I think we all agree that there are not 600 root CAs (just looking at the root store of your favorite OS or browser shows that), and the actual number of organizations is "only" several dozens.

What both the EFF and this discussion are missing, is that the number of organizations running root CAs is not the biggest part of the problem. In addition to the root CAs, the big organizations have sub-CAs and RAs. I trust you remember that ComodoHacker did not actually hack Comodo. He hacked instantssl.it.  And those researchers didn't trick Verisign into signing a sub-CA certificate using an MD5 collision, they did it to RapidSSL[1].

So how many InstantSSL.it and RapidSSLs are there? Don't they outnumber the root CAs? Are they subject to the same rules set by the CABF? NameConstraints are very rare on the web, so these Sub-CAs or RAs can issue a certificate for anything. Isn't that right?

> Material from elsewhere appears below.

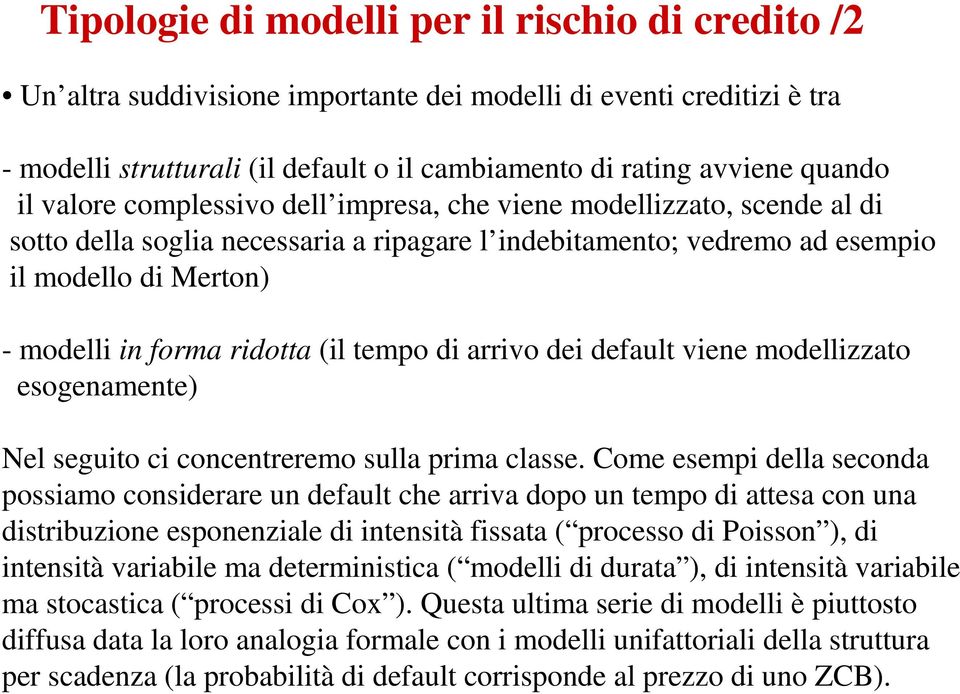 Tipologie di modelli per il rischio di credito /2

• Un’altra suddivisione importante dei modelli di eventi creditizi è tra

- modelli strutturali (il default o il cambiamento di rating avviene quando il valore complessivo dell’impresa, che viene modellizzato, scende al di sotto della soglia necessaria a ripagare l’indebitamento; vedremo ad esempio il modello di Merton)

- modelli in forma ridotta (il tempo di arrivo dei default viene modellizzato esogenamente)

Nel seguito ci concentreremo sulla prima classe. Come esempi della seconda possiamo considerare un default che arriva dopo un tempo di attesa con una distribuzione esponenziale di intensità fissata (“processo di Poisson”), di intensità variabile ma deterministica (“modelli di durata”), di intensità variabile ma stocastica (“processi di Cox”). Questa ultima serie di modelli è piuttosto diffusa data la loro analogia formale con i modelli unifattoriali della struttura per scadenza (la probabilità di default corrisponde al prezzo di uno ZCB).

The reason that name constraints were not very common on the web was that the PKIX specification requires them to be marked critical which makes them unusable as there is enough legacy infrastructure that does not recognize them and will reject NCs marked critical to make this unacceptable.

The industry has found a solution which is to ignore the PKIX specification. According to the industry standard, it is now acceptable to use NCs that are not marked critical. The IETF can correct the spec or not, but that is now the de facto standard.


Also according to the requirements of Mozilla and other browsers, any party that has the capability of issuing certificates under a root has to be audited. I can't tell you if the transition process is complete or not, there are so many deadlines for different things I can't keep them all straight. 

So hopefully the number of those parties is currently zero. But that does not rule out the possibility of a Flame like situation.